Our muscles and ligaments can sense forces acting on our musculoskeletal system – and they’re responsible for our perception of force feedback. Real-world physical interactions usually involve both cutaneous and force feedback. When you touch an object, your skin transmits interaction forces to your musculoskeletal system. Force feedback is important for our perception of shape, weight, and impact forces.

Force feedback devices move with you, and can apply forces to body segments, like a finger or arm. They must produce much larger movements and forces than cutaneous devices. A good force feedback device moves with as much of your range of motion as possible. It minimizes undesirable forces (e.g., from the feedback device’s weight), and accurately matches forces from virtual objects in your interactions.

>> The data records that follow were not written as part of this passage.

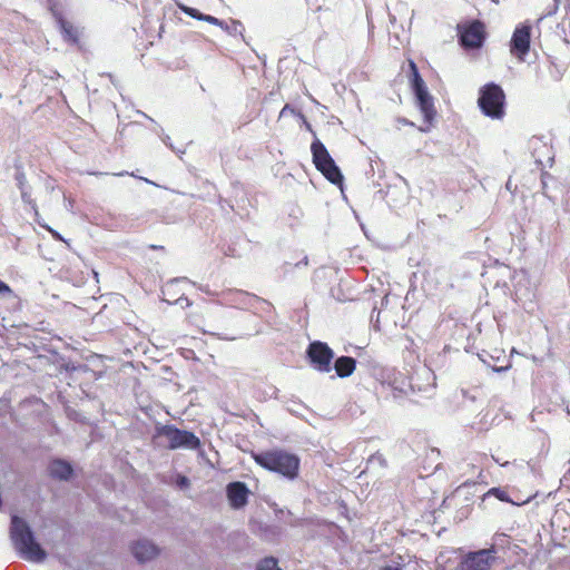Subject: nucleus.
Segmentation results:
<instances>
[{
	"label": "nucleus",
	"instance_id": "obj_1",
	"mask_svg": "<svg viewBox=\"0 0 570 570\" xmlns=\"http://www.w3.org/2000/svg\"><path fill=\"white\" fill-rule=\"evenodd\" d=\"M10 532L14 548L24 560L36 563L46 560V551L35 540L33 533L24 520L16 515L12 517Z\"/></svg>",
	"mask_w": 570,
	"mask_h": 570
},
{
	"label": "nucleus",
	"instance_id": "obj_2",
	"mask_svg": "<svg viewBox=\"0 0 570 570\" xmlns=\"http://www.w3.org/2000/svg\"><path fill=\"white\" fill-rule=\"evenodd\" d=\"M255 462L268 471L295 479L298 474L299 459L286 451L274 450L254 454Z\"/></svg>",
	"mask_w": 570,
	"mask_h": 570
},
{
	"label": "nucleus",
	"instance_id": "obj_3",
	"mask_svg": "<svg viewBox=\"0 0 570 570\" xmlns=\"http://www.w3.org/2000/svg\"><path fill=\"white\" fill-rule=\"evenodd\" d=\"M478 104L487 117L492 119L503 118L505 95L499 85L493 82L484 85L480 89Z\"/></svg>",
	"mask_w": 570,
	"mask_h": 570
},
{
	"label": "nucleus",
	"instance_id": "obj_4",
	"mask_svg": "<svg viewBox=\"0 0 570 570\" xmlns=\"http://www.w3.org/2000/svg\"><path fill=\"white\" fill-rule=\"evenodd\" d=\"M156 436L165 438L170 450H196L200 445L199 439L193 432L179 430L174 425H157Z\"/></svg>",
	"mask_w": 570,
	"mask_h": 570
},
{
	"label": "nucleus",
	"instance_id": "obj_5",
	"mask_svg": "<svg viewBox=\"0 0 570 570\" xmlns=\"http://www.w3.org/2000/svg\"><path fill=\"white\" fill-rule=\"evenodd\" d=\"M315 167L333 184H341L343 176L340 168L328 154L326 147L317 139L311 146Z\"/></svg>",
	"mask_w": 570,
	"mask_h": 570
},
{
	"label": "nucleus",
	"instance_id": "obj_6",
	"mask_svg": "<svg viewBox=\"0 0 570 570\" xmlns=\"http://www.w3.org/2000/svg\"><path fill=\"white\" fill-rule=\"evenodd\" d=\"M410 68L412 71V89L414 91L416 104L425 119L426 122H432V120L435 117V108L433 104V98L429 94V90L422 79V77L419 73L416 65L411 61Z\"/></svg>",
	"mask_w": 570,
	"mask_h": 570
},
{
	"label": "nucleus",
	"instance_id": "obj_7",
	"mask_svg": "<svg viewBox=\"0 0 570 570\" xmlns=\"http://www.w3.org/2000/svg\"><path fill=\"white\" fill-rule=\"evenodd\" d=\"M495 549H482L474 552H469L461 558L460 562L454 569H449L443 566L442 570H489L495 560Z\"/></svg>",
	"mask_w": 570,
	"mask_h": 570
},
{
	"label": "nucleus",
	"instance_id": "obj_8",
	"mask_svg": "<svg viewBox=\"0 0 570 570\" xmlns=\"http://www.w3.org/2000/svg\"><path fill=\"white\" fill-rule=\"evenodd\" d=\"M307 355L314 368L322 373L331 372L334 352L326 343L320 341L311 343Z\"/></svg>",
	"mask_w": 570,
	"mask_h": 570
},
{
	"label": "nucleus",
	"instance_id": "obj_9",
	"mask_svg": "<svg viewBox=\"0 0 570 570\" xmlns=\"http://www.w3.org/2000/svg\"><path fill=\"white\" fill-rule=\"evenodd\" d=\"M460 41L465 48H480L484 40V27L480 21L459 26Z\"/></svg>",
	"mask_w": 570,
	"mask_h": 570
},
{
	"label": "nucleus",
	"instance_id": "obj_10",
	"mask_svg": "<svg viewBox=\"0 0 570 570\" xmlns=\"http://www.w3.org/2000/svg\"><path fill=\"white\" fill-rule=\"evenodd\" d=\"M531 39V26L520 24L515 28L511 38V52L520 60L529 52Z\"/></svg>",
	"mask_w": 570,
	"mask_h": 570
},
{
	"label": "nucleus",
	"instance_id": "obj_11",
	"mask_svg": "<svg viewBox=\"0 0 570 570\" xmlns=\"http://www.w3.org/2000/svg\"><path fill=\"white\" fill-rule=\"evenodd\" d=\"M230 507L235 510L244 508L248 502L249 490L244 482H230L226 488Z\"/></svg>",
	"mask_w": 570,
	"mask_h": 570
},
{
	"label": "nucleus",
	"instance_id": "obj_12",
	"mask_svg": "<svg viewBox=\"0 0 570 570\" xmlns=\"http://www.w3.org/2000/svg\"><path fill=\"white\" fill-rule=\"evenodd\" d=\"M225 301L233 307L245 309L253 306V303L258 302V298L247 292L230 291L225 295Z\"/></svg>",
	"mask_w": 570,
	"mask_h": 570
},
{
	"label": "nucleus",
	"instance_id": "obj_13",
	"mask_svg": "<svg viewBox=\"0 0 570 570\" xmlns=\"http://www.w3.org/2000/svg\"><path fill=\"white\" fill-rule=\"evenodd\" d=\"M132 553L138 561L146 562L158 554V548L149 540H138L132 546Z\"/></svg>",
	"mask_w": 570,
	"mask_h": 570
},
{
	"label": "nucleus",
	"instance_id": "obj_14",
	"mask_svg": "<svg viewBox=\"0 0 570 570\" xmlns=\"http://www.w3.org/2000/svg\"><path fill=\"white\" fill-rule=\"evenodd\" d=\"M48 470L52 478L59 480H68L72 474V466L69 462L63 460H53L49 464Z\"/></svg>",
	"mask_w": 570,
	"mask_h": 570
},
{
	"label": "nucleus",
	"instance_id": "obj_15",
	"mask_svg": "<svg viewBox=\"0 0 570 570\" xmlns=\"http://www.w3.org/2000/svg\"><path fill=\"white\" fill-rule=\"evenodd\" d=\"M356 367V362L351 356H341L336 358L334 363V368L336 371V375L340 377H347L353 374Z\"/></svg>",
	"mask_w": 570,
	"mask_h": 570
},
{
	"label": "nucleus",
	"instance_id": "obj_16",
	"mask_svg": "<svg viewBox=\"0 0 570 570\" xmlns=\"http://www.w3.org/2000/svg\"><path fill=\"white\" fill-rule=\"evenodd\" d=\"M58 22L65 39L67 41L76 42L78 39V31L62 18H59Z\"/></svg>",
	"mask_w": 570,
	"mask_h": 570
},
{
	"label": "nucleus",
	"instance_id": "obj_17",
	"mask_svg": "<svg viewBox=\"0 0 570 570\" xmlns=\"http://www.w3.org/2000/svg\"><path fill=\"white\" fill-rule=\"evenodd\" d=\"M222 29L226 30L230 36H240L243 37L244 27L239 21L230 20L229 23L225 22Z\"/></svg>",
	"mask_w": 570,
	"mask_h": 570
},
{
	"label": "nucleus",
	"instance_id": "obj_18",
	"mask_svg": "<svg viewBox=\"0 0 570 570\" xmlns=\"http://www.w3.org/2000/svg\"><path fill=\"white\" fill-rule=\"evenodd\" d=\"M256 570H281L277 566V560L274 558H265L258 564Z\"/></svg>",
	"mask_w": 570,
	"mask_h": 570
},
{
	"label": "nucleus",
	"instance_id": "obj_19",
	"mask_svg": "<svg viewBox=\"0 0 570 570\" xmlns=\"http://www.w3.org/2000/svg\"><path fill=\"white\" fill-rule=\"evenodd\" d=\"M179 9L184 13H186L189 17L195 18L197 20H202V18L204 17V13H200L198 10H196L194 8H190V7H187V6H184V4H179Z\"/></svg>",
	"mask_w": 570,
	"mask_h": 570
},
{
	"label": "nucleus",
	"instance_id": "obj_20",
	"mask_svg": "<svg viewBox=\"0 0 570 570\" xmlns=\"http://www.w3.org/2000/svg\"><path fill=\"white\" fill-rule=\"evenodd\" d=\"M16 180H17V185H18L19 189H23V188L28 187L27 178H26V175L23 171L18 170L16 173Z\"/></svg>",
	"mask_w": 570,
	"mask_h": 570
},
{
	"label": "nucleus",
	"instance_id": "obj_21",
	"mask_svg": "<svg viewBox=\"0 0 570 570\" xmlns=\"http://www.w3.org/2000/svg\"><path fill=\"white\" fill-rule=\"evenodd\" d=\"M20 193H21V198L22 200L26 203V204H29V205H32L35 206V202L33 199L31 198V190H30V187H26L23 189H20Z\"/></svg>",
	"mask_w": 570,
	"mask_h": 570
},
{
	"label": "nucleus",
	"instance_id": "obj_22",
	"mask_svg": "<svg viewBox=\"0 0 570 570\" xmlns=\"http://www.w3.org/2000/svg\"><path fill=\"white\" fill-rule=\"evenodd\" d=\"M202 21H206L208 23H212V24H215V26H218V27H224V24H225V21L219 20L216 17H213V16H209V14H204V17L202 18Z\"/></svg>",
	"mask_w": 570,
	"mask_h": 570
},
{
	"label": "nucleus",
	"instance_id": "obj_23",
	"mask_svg": "<svg viewBox=\"0 0 570 570\" xmlns=\"http://www.w3.org/2000/svg\"><path fill=\"white\" fill-rule=\"evenodd\" d=\"M488 494H494L499 500L507 501V493L498 488H492L489 490Z\"/></svg>",
	"mask_w": 570,
	"mask_h": 570
},
{
	"label": "nucleus",
	"instance_id": "obj_24",
	"mask_svg": "<svg viewBox=\"0 0 570 570\" xmlns=\"http://www.w3.org/2000/svg\"><path fill=\"white\" fill-rule=\"evenodd\" d=\"M174 304H178L180 305L183 308L185 307H189L191 305V302L185 297V296H180L179 298H177Z\"/></svg>",
	"mask_w": 570,
	"mask_h": 570
},
{
	"label": "nucleus",
	"instance_id": "obj_25",
	"mask_svg": "<svg viewBox=\"0 0 570 570\" xmlns=\"http://www.w3.org/2000/svg\"><path fill=\"white\" fill-rule=\"evenodd\" d=\"M11 293V288L6 283L0 281V296L10 295Z\"/></svg>",
	"mask_w": 570,
	"mask_h": 570
},
{
	"label": "nucleus",
	"instance_id": "obj_26",
	"mask_svg": "<svg viewBox=\"0 0 570 570\" xmlns=\"http://www.w3.org/2000/svg\"><path fill=\"white\" fill-rule=\"evenodd\" d=\"M47 229L51 233V235H52V237L55 239L61 240V242L66 243L69 246V243L58 232L53 230L50 227H48Z\"/></svg>",
	"mask_w": 570,
	"mask_h": 570
},
{
	"label": "nucleus",
	"instance_id": "obj_27",
	"mask_svg": "<svg viewBox=\"0 0 570 570\" xmlns=\"http://www.w3.org/2000/svg\"><path fill=\"white\" fill-rule=\"evenodd\" d=\"M159 137H160L161 141H163L166 146H168L170 149H173V150H174V146L171 145V142H170V137H169L168 135H165L164 132H161V134H159Z\"/></svg>",
	"mask_w": 570,
	"mask_h": 570
},
{
	"label": "nucleus",
	"instance_id": "obj_28",
	"mask_svg": "<svg viewBox=\"0 0 570 570\" xmlns=\"http://www.w3.org/2000/svg\"><path fill=\"white\" fill-rule=\"evenodd\" d=\"M382 570H402V568L399 564H389L382 568Z\"/></svg>",
	"mask_w": 570,
	"mask_h": 570
},
{
	"label": "nucleus",
	"instance_id": "obj_29",
	"mask_svg": "<svg viewBox=\"0 0 570 570\" xmlns=\"http://www.w3.org/2000/svg\"><path fill=\"white\" fill-rule=\"evenodd\" d=\"M288 110H289V106H288V105H286V106L282 109V111H281V115H279V116H281V117H282V116H284V115H285V112H288Z\"/></svg>",
	"mask_w": 570,
	"mask_h": 570
},
{
	"label": "nucleus",
	"instance_id": "obj_30",
	"mask_svg": "<svg viewBox=\"0 0 570 570\" xmlns=\"http://www.w3.org/2000/svg\"><path fill=\"white\" fill-rule=\"evenodd\" d=\"M179 483H180V485H186V484H188V479L185 476H181Z\"/></svg>",
	"mask_w": 570,
	"mask_h": 570
},
{
	"label": "nucleus",
	"instance_id": "obj_31",
	"mask_svg": "<svg viewBox=\"0 0 570 570\" xmlns=\"http://www.w3.org/2000/svg\"><path fill=\"white\" fill-rule=\"evenodd\" d=\"M115 176H125V175H131L135 177L134 174H129L128 171H121V173H117V174H114Z\"/></svg>",
	"mask_w": 570,
	"mask_h": 570
},
{
	"label": "nucleus",
	"instance_id": "obj_32",
	"mask_svg": "<svg viewBox=\"0 0 570 570\" xmlns=\"http://www.w3.org/2000/svg\"><path fill=\"white\" fill-rule=\"evenodd\" d=\"M400 122L403 125H413L412 122L407 121L406 119H399Z\"/></svg>",
	"mask_w": 570,
	"mask_h": 570
},
{
	"label": "nucleus",
	"instance_id": "obj_33",
	"mask_svg": "<svg viewBox=\"0 0 570 570\" xmlns=\"http://www.w3.org/2000/svg\"><path fill=\"white\" fill-rule=\"evenodd\" d=\"M140 179H142L144 181H146L147 184H153V185H156L155 183H153L151 180L147 179V178H142L140 177Z\"/></svg>",
	"mask_w": 570,
	"mask_h": 570
}]
</instances>
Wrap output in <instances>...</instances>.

Two broad approaches let us simulate force feedback: resistive and active devices. Resistive devices use brakes to restrict a user’s motion. Active devices use motors to restrict your motion and actively move your body around. Active devices can simulate a wider range of interactions, but need more power than passive devices and are more difficult to control.

HaptX’s long-term vision includes a lightweight exoskeleton that delivers full-body force feedback. We’ve developed a hybrid active/resistive design to reproduce a wide range of virtual interactions in a compact, lightweight form factor.

Combining this with our high-fidelity cutaneous feedback will bring VR and telerobotics operators into a whole new level of realism.

HaptX for Training

Today’s advanced virtual reality headsets deliver visual realism and spatial audio, but they’re packaged with plastic controllers designed for gaming. For professionals whose work requires precise manual dexterity and muscle memory, HaptX Gloves G1 bring your real hands into virtual environments and enable a new class of enterprise VR solutions.

Build true-to-life muscle memory in immersive training simulations

Training providers face a trade-off between virtual and live training. Virtual training is low cost and repeatable, but sacrifices realism and efficacy. Live training is immersive and effective, but can be costly, unsafe, and difficult to repeat.

HaptX Gloves G1 lets you train without compromise. Trainees can use their hands naturally to build muscle memory in VR. HaptX Gloves merge the realism of live training with the scalability of virtual training. With room-scale mobility, full-body presence, and multi-user networking, HaptX Gloves G1 enables organizations to conduct hyper-realistic group training simulations.

Pilot and train humanoid robots

Companies around the world are using HaptX Gloves with their robotic integrations. HaptX Gloves can be used to control robotic hands, grippers, and arms, enabling the user to control robots from a distance and feel what the robot feels. This enables continuous natural interaction and provides critical touch information to the operator.

Design + Research with HaptX

Today, designers and engineers can’t interact with a product until after they build a physical prototype. With HaptX Gloves G1, teams can touch and interact with 3D models throughout the product design process. Multi-user networking makes real-time haptic design reviews possible at a global scale for the first time.

HaptX Gloves G1 enables teams to prototype swiftly in VR, experiencing each virtual design with unprecedented realism. This combines the speed and flexibility of CAD software with the value of physical interaction and testing, enabling a more efficient VR workflow and reducing time to market.